[BEGIN]
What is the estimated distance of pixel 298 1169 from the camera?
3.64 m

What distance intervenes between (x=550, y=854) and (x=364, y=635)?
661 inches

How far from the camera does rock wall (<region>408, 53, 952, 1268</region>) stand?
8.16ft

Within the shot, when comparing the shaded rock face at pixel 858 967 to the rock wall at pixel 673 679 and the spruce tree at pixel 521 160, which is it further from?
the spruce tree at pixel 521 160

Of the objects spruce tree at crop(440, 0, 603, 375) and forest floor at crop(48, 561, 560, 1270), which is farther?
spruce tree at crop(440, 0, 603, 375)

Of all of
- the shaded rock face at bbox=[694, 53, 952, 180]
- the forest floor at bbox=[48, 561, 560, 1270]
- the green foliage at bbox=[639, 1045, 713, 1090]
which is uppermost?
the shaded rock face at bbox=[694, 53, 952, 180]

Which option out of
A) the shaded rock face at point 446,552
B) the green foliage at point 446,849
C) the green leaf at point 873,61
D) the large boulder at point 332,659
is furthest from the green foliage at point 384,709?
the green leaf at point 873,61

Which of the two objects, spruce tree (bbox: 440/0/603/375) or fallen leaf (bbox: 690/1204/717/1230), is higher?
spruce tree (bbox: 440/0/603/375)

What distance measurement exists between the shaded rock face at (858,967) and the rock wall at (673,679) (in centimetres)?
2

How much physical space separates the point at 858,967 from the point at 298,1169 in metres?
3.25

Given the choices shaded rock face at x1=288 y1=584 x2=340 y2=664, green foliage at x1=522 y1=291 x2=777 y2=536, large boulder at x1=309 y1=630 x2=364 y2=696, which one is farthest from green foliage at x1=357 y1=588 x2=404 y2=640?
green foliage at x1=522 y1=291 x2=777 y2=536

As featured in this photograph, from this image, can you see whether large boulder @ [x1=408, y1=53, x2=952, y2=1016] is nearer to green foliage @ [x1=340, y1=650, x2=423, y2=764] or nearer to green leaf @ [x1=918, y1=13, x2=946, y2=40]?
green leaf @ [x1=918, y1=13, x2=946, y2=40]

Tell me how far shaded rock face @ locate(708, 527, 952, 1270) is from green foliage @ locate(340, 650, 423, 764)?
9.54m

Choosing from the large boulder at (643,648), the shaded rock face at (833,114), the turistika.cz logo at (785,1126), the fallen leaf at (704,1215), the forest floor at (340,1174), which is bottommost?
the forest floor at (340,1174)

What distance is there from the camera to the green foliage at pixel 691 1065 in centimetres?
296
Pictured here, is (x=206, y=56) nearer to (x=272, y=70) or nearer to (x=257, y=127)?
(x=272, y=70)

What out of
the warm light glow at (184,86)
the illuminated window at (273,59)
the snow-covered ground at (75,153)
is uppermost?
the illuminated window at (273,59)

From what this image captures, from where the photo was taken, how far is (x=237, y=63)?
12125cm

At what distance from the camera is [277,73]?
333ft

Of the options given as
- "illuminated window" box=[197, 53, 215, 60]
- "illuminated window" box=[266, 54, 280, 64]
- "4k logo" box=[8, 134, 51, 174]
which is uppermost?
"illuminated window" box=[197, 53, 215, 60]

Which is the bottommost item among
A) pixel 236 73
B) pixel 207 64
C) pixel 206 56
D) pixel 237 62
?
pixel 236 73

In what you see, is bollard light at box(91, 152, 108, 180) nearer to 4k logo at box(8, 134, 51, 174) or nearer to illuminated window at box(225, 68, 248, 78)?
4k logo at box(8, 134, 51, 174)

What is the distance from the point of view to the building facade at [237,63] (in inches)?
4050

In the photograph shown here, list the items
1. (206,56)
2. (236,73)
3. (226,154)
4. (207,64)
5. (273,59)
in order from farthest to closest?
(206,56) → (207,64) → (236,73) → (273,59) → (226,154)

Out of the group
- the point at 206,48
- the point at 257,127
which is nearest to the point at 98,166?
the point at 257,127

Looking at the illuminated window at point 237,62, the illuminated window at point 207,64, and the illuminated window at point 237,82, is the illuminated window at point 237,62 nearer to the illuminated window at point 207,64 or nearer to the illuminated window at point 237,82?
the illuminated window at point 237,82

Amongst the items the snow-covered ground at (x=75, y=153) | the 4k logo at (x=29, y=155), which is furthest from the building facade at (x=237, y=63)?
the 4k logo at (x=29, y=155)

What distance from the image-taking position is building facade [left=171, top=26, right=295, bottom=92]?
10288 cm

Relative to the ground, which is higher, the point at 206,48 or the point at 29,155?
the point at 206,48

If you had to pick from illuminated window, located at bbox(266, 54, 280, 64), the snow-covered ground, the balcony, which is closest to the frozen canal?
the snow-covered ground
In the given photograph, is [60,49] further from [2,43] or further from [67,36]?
[END]
→ WHAT IS BEING ASKED
Copy the listing word for word, beginning with the line that contains "Which is the bottommost item among" and going on through the final line of the listing.

→ EXERCISE RESPONSE
Which is the bottommost item among
A) pixel 236 73
B) pixel 207 64
C) pixel 206 56
D) pixel 237 62
?
pixel 236 73

In what you see, is bollard light at box(91, 152, 108, 180) nearer to 4k logo at box(8, 134, 51, 174) or nearer to illuminated window at box(225, 68, 248, 78)?
4k logo at box(8, 134, 51, 174)

What is the distance from the point of view to the building facade at [237,63] (in inches)?
4050

In the photograph shown here, list the items
1. (206,56)
2. (236,73)
3. (226,154)
4. (207,64)
5. (273,59)
in order from farthest to closest?
(206,56) → (207,64) → (236,73) → (273,59) → (226,154)

Out of the group
- the point at 206,48
- the point at 257,127
which is nearest to the point at 98,166?
the point at 257,127

Looking at the illuminated window at point 237,62, the illuminated window at point 207,64, and the illuminated window at point 237,82, is the illuminated window at point 237,62 nearer to the illuminated window at point 207,64 or nearer to the illuminated window at point 237,82?
the illuminated window at point 237,82

Amongst the items the snow-covered ground at (x=75, y=153) | the 4k logo at (x=29, y=155), which is furthest from the building facade at (x=237, y=63)?
the 4k logo at (x=29, y=155)

What distance from the image-taking position is building facade [left=171, top=26, right=295, bottom=92]?
10288 cm

Relative to the ground, which is higher, the point at 206,48 or the point at 29,155?
the point at 206,48

If you had to pick from illuminated window, located at bbox(266, 54, 280, 64), the snow-covered ground, the balcony, which is closest to the frozen canal?
the snow-covered ground
In the given photograph, is [60,49] further from [2,43] or further from [67,36]?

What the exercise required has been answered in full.